Ticker

6/recent/ticker-posts

Budaya Politik Di Indonesia

 


oleh : Azkiyah Putri Romadhon Mahasiswa Universitas Andalas


Budaya politik di suatu negara dapat dilihat dari bagaimana partisipasi aktif masyarakatnya untuk berkecimpung di dalam dunia politik negaranya. Budaya politik dipengaruhi oleh adat istiadat, pengetahuan masyarakat, norma masyarakat, pemahaman, dan pembelajaran, serta analisa yang dilakukan masyarakat dalam kurun waktu tertentu yang pada akhirnya membentuk suatu budaya. Budaya politik merupakan nilai-nilai, perilaku, dan kepercayaan masyarakat dalam kehidupan bernegara, penyelenggaraan administrasi negara, politik pemerintahan, dan hukum, yang diperoleh melalui sosialisasi dan mempengaruhi pola pikir suatu masyarakat. 


Terdapat 3 jenis orientasi budaya politik, yakni : 

1. Orientasi kognitif. Orientasi kognitif menganggap suatu budaya politik terdiri dari keyakinan dan pengetahuan. Contohnya simbol negara, tingkat pengetahuan warga negara terkait sistem politik, dan lain sebagainya.


2. Orientasi afektif. Orientasi ini berhubungan dengan keadaan emosional dan perasaan seorang pribadi terhadap sistem politik. Perasaan yang dimaksudkan adalah perasaan menerima, menolak, dan keterikatan seseorang dalam suatu sistem politik.


3. Orientasi evaluatif. Hal ini berkaitan dengan penilaian individu terhadap sistem politik suatu negara. Yang dimana, keputusan dan pendapat terkait sistem politik diberikan secara objektif karena dalam pertimbangannya melibatkan kombinasi antara keyakinan dan pengetahuan dengan perasaan, kriteria dengan informasi, serta standar nilai. 


Menurut Gabriel Almond dan G. Bingham Powell, budaya politik terbagi menjadi 3 tipe, yaitu : 

1. Budaya politik parokial. Masyarakat yang menganut budaya politik parokial cenderung tidak peduli (apatis) dengan kehidupan politik di negaranya. Mereka lebih memilih untuk tidak ikut andil dalam kehidupan bernegara. Selain itu, budaya ini biasanya dianut oleh masyarakat yang tinggal di tempat terpencil, yang memiliki kesulitan akses terhadap sarana untuk berkecimpung dalam dunia politik. Budaya parokial ditandai dengan kurang tertariknya warga mengenai masalah politik dan masyarakatnya cenderung menutup diri.

# [TUGAS LATIHAN]
(1) Kutip dari teks tentang budaya politik bagian antara "1. Budaya politik" dan "cenderung menutup diri.", termasuk kedua batas tersebut, tanpa mengubah apa pun.
(2) Lanjutkan teks tentang budaya politik, dimulai sesudah kalimat terakhir yang tercantum.
Baris-baris di bawah ini tidak berkaitan dengan teks tentang budaya politik.

# [DATA YANG DIBERIKAN]
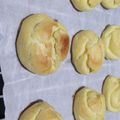 Cooksnap dari Acci Aryati Suwito untuk resep Kue Soes / Kue Sus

# [JAWABAN LATIHAN]
(1)
1. Budaya politik parokial. Masyarakat yang menganut budaya politik parokial cenderung tidak peduli (apatis) dengan kehidupan politik di negaranya. Mereka lebih memilih untuk tidak ikut andil dalam kehidupan bernegara. Selain itu, budaya ini biasanya dianut oleh masyarakat yang tinggal di tempat terpencil, yang memiliki kesulitan akses terhadap sarana untuk berkecimpung dalam dunia politik. Budaya parokial ditandai dengan kurang tertariknya warga mengenai masalah politik dan masyarakatnya cenderung menutup diri.

(2)
2. Budaya politik kaula. Budaya politik ini mengedepankan orientasi afektivitas dan melihat secara subjektif. Masyarakat yang menganut budaya politik kaula memiliki keinginan untuk berpartisipasi tetapi tidak mempermasalahkan hasil dari keputusan pemerintah, karena sadar seluruh otorisasi pemerintahan sepenuhnya berada di tangan pemerintah. 


3. Budaya politik partisipan. Budaya politik ini ditandai dengan masyarakatnya yang memiliki kesadaran tinggi untuk ikut berpartisipasi terhadap kehidupan politik negaranya. Budaya politik partisipan memandang sari orientasi evaluatif yang melibatkan pengetahuan dan perasaan. Keaktifan masyarakat dalam kegiatan politik dapat memberi dampak positif bagi perkembangan negara. 


Saat ini, budaya politik di Indonesia termasuk kategori budaya politik campuran atau mixed political culture, yaitu antara budaya politik partisipan dan budaya politik kaula-parokial. Di kota-kota besar seperti Yogyakarta, Medan, Jakarta, Bandung, Semarang, dan lainnya, masyarakat cenderung partisipan terhadap kehidupan politik. Berbeda dengan masyarakat yang tinggal di daerah marginal (pinggiran) yang masih memegang prinsip budaya kaula-parokial. Masyarakat yang tinggal di daerah marginal dinilai tidak berdaya dalam mempengaruhi pembuatan kebijakan. Budaya politik kaula-parokial terjadi karena adanya isolasi dari kebudayaan luar, pengaruh penjajahan, paternalistik, feodalisme, dan juga ikatan primordial, yang memiliki sifat sentimen kedaerahan, kesukaan, dan keagamaan. Sedangkan, yang menganut budaya politik partisipan dipengaruhi oleh tingginya tingkat pendidikan atau perekonomian.


Budaya politik di indonesia juga masih memperlihatkan sikap “bapakisme” yaitu sikap ABS atau asal bapak senang, sementara para pejabat publik masih berorientasi kepada kekuasaan daripada pengabdian kepada masyarakat. Dalam hal ini, bapakisme mempraktikkan hubungan pemimpin dan bawahan seperti hubungan bapak dan anak, yang dimana bawahan harus patuh dan hormat kepada pemimpin. Sikap ini juga dinilai sebagai sikap yang mengagung-agungkan pemimpin. Sikap “bapakisme” ini semakin diperparah lagi dengan kondisi partai politik yang sudah tidak lagi bergerak berdasarkan ideologi perjuangan politiknya, melainkan lebih bersifat pragmatis. Hal ini dapat membuat rakyat menjadi objek politik dan kekuasaan, bukan subjek kekuasaan seperti yang diharapkan oleh demokrasi.


Budaya politik di Indonesia masih bertahan pada sikap paternalisme (selalu mengikuti pola) dan patrimonial (warisan bapak). Selain itu, juga terdapat keraguan interaksi tentang modernisasi dengan pola yang sudah berakar kuat sebagai tradisi dalam sebuah lingkup masyarakat, sehingga melahirkan  masyarakat yang cenderung apatis terhadap kehidupan politik di Indonesia.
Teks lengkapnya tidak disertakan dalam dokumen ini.